## TEXTO FORNECIDO

Quando toca a sirene no Centro de Meios Aéreos de Santa Comba Dão há nove corações que começam a bater com mais intensidade. Sem dizer palavra, os operacionais do Grupo de Intervenção de Protecção e Socorro (GIPS) da GNR vestem os casacos antifogo, colocam os capacetes e correm para o helicóptero. Em menos de dois minutos estão sentados nos bancos de lona da aeronave e prontos a partir para a frente de fogo.
O piloto liga os motores, recebe as coordenadas do local do incêndio, cumpre os procedimentos de segurança aeronáutica e descola em direcção à floresta.
O ruído dentro da aeronave impede a troca de palavras e os olhares tornam-se mais expressivos. Não há medo, mas a inquietude é evidente. As pulsações só abrandam quando se avista a coluna de fumo – pouco densa e esbranquiçada. É sinal de que as chamas não lavram com grande intensidade e o combate será mais fácil. Os riscos serão menores.
O helicóptero descreve um círculo ainda em altitude, verifica se há pessoas ou habitações em perigo e aterra próximo do fogo. Logo que a aeronave toca o solo, a máquina humana entra em funcionamento.
Sob o comando de um sargento, quatro homens retiram os batedores, os Macloud (um instrumento que faz de ancinho e enxada) e os dois extintores dorsais (com 20 litros de água cada). Os restantes operacionais colocam o balde do helicóptero em condições de fazer descargas e afastam-se. A descrição demora quase mais tempo do que a acção no terreno, cronometrada ao segundo. Não há pausas nem hesitações. “Cada elemento tem a sua função e sabe o que tem fazer a cada momento ou situação”, explica o comandante da 3.ª Companhia de GIPS de Viseu, capitão Cura Marques.
Após deixar os militares, o heli levanta à procura de um ponto de água para começar o combate aéreo e a equipa de nove homens dirige-se a um dos flancos do incêndio.
Seguem em fila indiana, com a adrenalina próxima dos limites. Se as chamas estão mais altas, os primeiros projectam jactos de água. Seguem-se os batedores, que malham no fogo de forma energética. No fim da fila os portadores dos Macloud remexem a terra ardida para impedir os reacendimentos.
Em menos de 40 minutos o incêndio está extinto. Em 2006 foi assim em 94 por cento dos casos (ver caixa). Os novos ‘bombeiros’ chegaram, actuaram e venceram o fogo. Este ano, apesar das previsões meteorológicas apontarem para um Verão com temperaturas altas, as expectativas são maiores. Fruto da experiência acumulada e alguns acertos nos equipamentos e metodologias, todos esperam conseguir melhores resultados.
Há dois anos, no rescaldo de um dos períodos mais devastadores para a floresta portuguesa, os bombeiros chilenos que vieram auxiliar no combate aos incêndios florestais fizeram um diagnóstico pouco abonatório sobre a forma como se atacava os fogos em Portugal. Segundo eles, os nossos bombeiros usavam muita água para extinguir as chamas e poucas ferramentas, o que favorecia a ocorrência dos temidos reacendimentos.

## DADOS FORNECIDOS

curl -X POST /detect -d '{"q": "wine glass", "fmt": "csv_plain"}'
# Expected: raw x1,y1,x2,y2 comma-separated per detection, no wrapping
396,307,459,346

## TAREFAS PEDIDAS
**1.** Enumere as quatro ações que o texto sobre o GIPS atribui ao piloto na frase que começa com "O piloto liga os motores".
**2.** Transcreva do texto sobre o GIPS o trecho que começa em "Em menos de 40" e vai até "conseguir melhores resultados.".

## RESPOSTAS POR TAREFA
**1.**
- Liga os motores.
- Recebe as coordenadas do local do incêndio.
- Cumpre os procedimentos de segurança aeronáutica.
- Descola em direção à floresta.

**2.**
Em menos de 40 minutos o incêndio está extinto. Em 2006 foi assim em 94 por cento dos casos (ver caixa). Os novos ‘bombeiros’ chegaram, actuaram e venceram o fogo. Este ano, apesar das previsões meteorológicas apontarem para um Verão com temperaturas altas, as expectativas são maiores. Fruto da experiência acumulada e alguns acertos nos equipamentos e metodologias, todos esperam conseguir melhores resultados.